CONSIGNE:
Exprimez sous forme de liste JSON de chaînes, à raison d'une chaîne par ligne et sans les lignes vides, la partie du matériel ci-dessous qui commence à la ligne contenant « In the frame, which » et se termine à la dernière ligne du matériel, ces deux lignes comprises.

------ DONNÉES À TRAITER

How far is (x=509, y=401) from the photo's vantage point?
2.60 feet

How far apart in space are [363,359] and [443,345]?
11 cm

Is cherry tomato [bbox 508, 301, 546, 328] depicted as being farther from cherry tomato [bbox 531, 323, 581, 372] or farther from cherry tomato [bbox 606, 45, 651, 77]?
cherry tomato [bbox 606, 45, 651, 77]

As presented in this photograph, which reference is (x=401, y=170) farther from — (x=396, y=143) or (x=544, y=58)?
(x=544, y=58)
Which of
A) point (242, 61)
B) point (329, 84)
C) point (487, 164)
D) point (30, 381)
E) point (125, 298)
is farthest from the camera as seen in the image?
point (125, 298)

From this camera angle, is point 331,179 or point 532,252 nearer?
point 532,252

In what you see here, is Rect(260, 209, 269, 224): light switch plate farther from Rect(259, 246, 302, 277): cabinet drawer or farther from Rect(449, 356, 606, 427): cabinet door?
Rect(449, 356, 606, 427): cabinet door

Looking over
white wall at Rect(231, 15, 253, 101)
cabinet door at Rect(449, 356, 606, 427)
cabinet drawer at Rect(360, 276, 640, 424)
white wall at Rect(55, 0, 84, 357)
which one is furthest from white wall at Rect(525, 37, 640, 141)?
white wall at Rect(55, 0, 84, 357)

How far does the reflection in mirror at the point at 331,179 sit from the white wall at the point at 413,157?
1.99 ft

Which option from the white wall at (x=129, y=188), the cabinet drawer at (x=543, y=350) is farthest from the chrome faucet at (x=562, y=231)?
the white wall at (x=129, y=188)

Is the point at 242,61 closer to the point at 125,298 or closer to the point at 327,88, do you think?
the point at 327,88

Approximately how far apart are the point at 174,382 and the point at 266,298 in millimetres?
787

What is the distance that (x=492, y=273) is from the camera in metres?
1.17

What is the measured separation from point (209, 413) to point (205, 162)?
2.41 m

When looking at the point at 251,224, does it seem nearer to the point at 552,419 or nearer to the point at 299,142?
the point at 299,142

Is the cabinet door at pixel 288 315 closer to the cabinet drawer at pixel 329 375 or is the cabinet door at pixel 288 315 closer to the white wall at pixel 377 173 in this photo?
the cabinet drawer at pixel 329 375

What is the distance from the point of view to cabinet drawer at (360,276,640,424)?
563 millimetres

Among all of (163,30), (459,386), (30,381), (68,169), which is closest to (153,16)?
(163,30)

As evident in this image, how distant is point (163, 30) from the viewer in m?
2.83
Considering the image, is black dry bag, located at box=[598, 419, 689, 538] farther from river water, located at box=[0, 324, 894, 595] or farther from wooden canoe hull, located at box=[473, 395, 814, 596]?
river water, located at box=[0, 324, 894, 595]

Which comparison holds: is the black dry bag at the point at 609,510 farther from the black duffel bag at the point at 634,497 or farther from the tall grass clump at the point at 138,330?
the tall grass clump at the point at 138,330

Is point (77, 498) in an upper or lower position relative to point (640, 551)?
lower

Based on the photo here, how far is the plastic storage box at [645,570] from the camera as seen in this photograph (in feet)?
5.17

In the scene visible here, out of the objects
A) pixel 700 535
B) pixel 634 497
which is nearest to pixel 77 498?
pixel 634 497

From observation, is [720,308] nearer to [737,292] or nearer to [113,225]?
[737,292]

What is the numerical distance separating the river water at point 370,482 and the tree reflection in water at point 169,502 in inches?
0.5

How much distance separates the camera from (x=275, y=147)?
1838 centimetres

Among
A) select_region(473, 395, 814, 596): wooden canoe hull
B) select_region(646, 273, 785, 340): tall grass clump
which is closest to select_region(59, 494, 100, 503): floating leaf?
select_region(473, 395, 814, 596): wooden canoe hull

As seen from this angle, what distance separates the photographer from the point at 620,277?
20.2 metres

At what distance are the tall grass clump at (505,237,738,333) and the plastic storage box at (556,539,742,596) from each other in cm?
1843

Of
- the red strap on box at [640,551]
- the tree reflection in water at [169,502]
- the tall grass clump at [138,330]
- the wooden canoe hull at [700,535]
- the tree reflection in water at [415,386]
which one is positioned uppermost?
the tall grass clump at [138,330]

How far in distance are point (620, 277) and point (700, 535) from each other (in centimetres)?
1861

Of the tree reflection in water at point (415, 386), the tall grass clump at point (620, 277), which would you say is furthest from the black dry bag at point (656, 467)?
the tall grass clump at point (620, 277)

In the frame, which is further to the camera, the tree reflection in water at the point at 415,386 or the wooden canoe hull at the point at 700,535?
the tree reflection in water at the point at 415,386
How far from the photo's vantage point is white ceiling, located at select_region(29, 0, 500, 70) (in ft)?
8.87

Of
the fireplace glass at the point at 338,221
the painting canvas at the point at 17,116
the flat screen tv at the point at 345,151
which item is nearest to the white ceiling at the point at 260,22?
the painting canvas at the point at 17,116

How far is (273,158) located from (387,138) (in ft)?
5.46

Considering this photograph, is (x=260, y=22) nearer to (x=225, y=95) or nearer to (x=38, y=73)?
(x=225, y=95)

------------

RÉSULTAT DE L'EXERCICE:
[
  "In the frame, which is further to the camera, the tree reflection in water at the point at 415,386 or the wooden canoe hull at the point at 700,535?",
  "the tree reflection in water at the point at 415,386",
  "How far from the photo's vantage point is white ceiling, located at select_region(29, 0, 500, 70) (in ft)?",
  "8.87",
  "Of",
  "the fireplace glass at the point at 338,221",
  "the painting canvas at the point at 17,116",
  "the flat screen tv at the point at 345,151",
  "which item is nearest to the white ceiling at the point at 260,22?",
  "the painting canvas at the point at 17,116",
  "How far is (273,158) located from (387,138) (in ft)?",
  "5.46",
  "Considering this photograph, is (x=260, y=22) nearer to (x=225, y=95) or nearer to (x=38, y=73)?",
  "(x=225, y=95)"
]